Cadastrou-se. Criou um perfil falso: um executivo em trânsito, discreto e exigente. Era um papel estúpido, mas necessário. Selecionou o programa mais caro, ao custo de alguns meses de trabalho. Não por vaidade — por fé. A verdade, supunha, custava caro. Pagou metade. Prometeu a si mesmo entregar o resto em mãos — junto com uma senha. Uma frase literária que ela repetia nos tempos de aula: “Todo reencontro é um erro de tradução do tempo.”
Mas antes da data marcada, a insegurança ocupou o lugar do desejo. Queria tê-la, mas, também, desmascará-la. Queria o prazer, mas, também, uma forma de justiça — embora ignorasse a culpa que cobrava. No pensamento abdutivo, o flagrante é a confirmação. Era isso o que buscava: não um corpo, mas a prova de que sua dedução tinha forma
Foi então que recorreu a um colega antigo, espécie de arquivista vivo da turma. Sabia de nascimentos, divórcios, empregos, doenças – e negócios. Soube, portanto, o que ele precisava saber: o telefone verdadeiro dela. Ligou. Ela atendeu com voz suave e com uma certa ironia que esboçava não o reconhecer, mas aceitou a conversa, para uma data e horário que ele propôs, próximo à outra data que tinha comprado ao reencontro. Contornando o que parecia conflito de agenda, ela alegou um trabalho de campo. Talvez, à noite, permitia-se um café rápido “Ad memoriam”.
Ele sugeriu o local: um shopping. O mesmo onde a encontraria, algumas horas depois, como cliente. Ela chegou. Vestia-se com discrição. Não ostentava nada além da própria contenção. Ela vinha cumprir a agenda. Ele já não sabia o que estava cumprindo.

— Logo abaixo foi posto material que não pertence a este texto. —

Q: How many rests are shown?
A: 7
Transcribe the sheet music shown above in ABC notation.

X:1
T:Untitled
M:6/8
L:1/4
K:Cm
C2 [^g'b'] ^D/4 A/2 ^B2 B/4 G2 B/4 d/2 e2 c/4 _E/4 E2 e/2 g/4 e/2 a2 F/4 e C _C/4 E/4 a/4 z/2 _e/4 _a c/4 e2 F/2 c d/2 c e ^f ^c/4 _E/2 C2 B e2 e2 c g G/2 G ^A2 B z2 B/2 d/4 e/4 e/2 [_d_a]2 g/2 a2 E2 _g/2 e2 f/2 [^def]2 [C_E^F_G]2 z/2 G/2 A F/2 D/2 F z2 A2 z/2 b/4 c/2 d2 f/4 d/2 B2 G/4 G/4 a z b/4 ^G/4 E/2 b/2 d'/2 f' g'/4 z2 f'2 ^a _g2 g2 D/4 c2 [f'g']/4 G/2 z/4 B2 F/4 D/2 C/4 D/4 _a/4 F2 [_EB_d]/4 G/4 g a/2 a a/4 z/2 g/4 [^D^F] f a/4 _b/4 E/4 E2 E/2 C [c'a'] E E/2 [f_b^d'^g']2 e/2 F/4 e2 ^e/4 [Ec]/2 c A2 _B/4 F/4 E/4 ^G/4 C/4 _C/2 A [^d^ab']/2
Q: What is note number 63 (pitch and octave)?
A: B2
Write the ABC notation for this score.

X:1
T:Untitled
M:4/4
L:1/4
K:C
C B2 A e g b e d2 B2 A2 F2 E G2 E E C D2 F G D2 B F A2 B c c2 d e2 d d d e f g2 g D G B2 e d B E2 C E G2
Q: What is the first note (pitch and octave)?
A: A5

Cancelou a sessão no site, alegando imprevisto. Pediu prorrogação. Conseguiu. Enviou mensagem:
— Liberado mais cedo. Café agora funciona?
Ela respondeu:
— Funciona.
Sentaram-se frente a frente. Ela pediu um suco, disse que tinha pouco tempo. Reencontrar o amigo da faculdade era um prazer, claro. Conversaram por vinte minutos. Ela fingia lembrar. Ele fingia esquecer.
Conservada na beleza e nos cuidados, ela era, para ele, umálbum de fotografias. Perdido nas páginas, ele tentava fechar o álbum. Mas o diálogo criava um universo submetido às forças do desejo e da vingança.
Então, ao mesmo tempo, consultaram os celulares. Ela recebeu a mensagem com as instruções para o programa.Ele, a confirmação do novo horário. Demoraram um segundo a mais olhando as telas. Depois se olharam. Não com surpresa. Mas com a lucidez que antecede o silêncio.
Ela entendeu. Ele entendeu que ela entendera.
Não houve pergunta. Não houve gesto. Mas algo, naquele instante, se fechou com perfeição. Ele pensou — como se narrasse para si mesmo:
“Ambos foram informados de um mesmo encontro, por canais distintos. Como se o destino fosse uma máquina lógica, quando é apenas a incapacidade de resistência da vida.”
O suco chegou. Ela bebeu com leveza. Ele observou os dedos dela. A unha — ainda vermelha, ainda intacta.Pensou que talvez aquela unha existisse apenas para ele.Como um símbolo que o tempo preserva por capricho.
Ela terminou. Levantou-se.
— Foi bom te ver — disse, com ternura medida.
— Foi — respondeu ele.
E partiram por caminhos opostos. Não sabiam, ou talvez soubessem, que aquele encontro encerrava não um ciclo de desejo, uma gestalt, mas um enigma resolvido. Sem orgasmo.
Sem vingança. Sem a tradução do tempo. Apenas uma dedução – ou uma abdução. Um anagrama de um passado que, invertido, ainda escrevia o nome dela.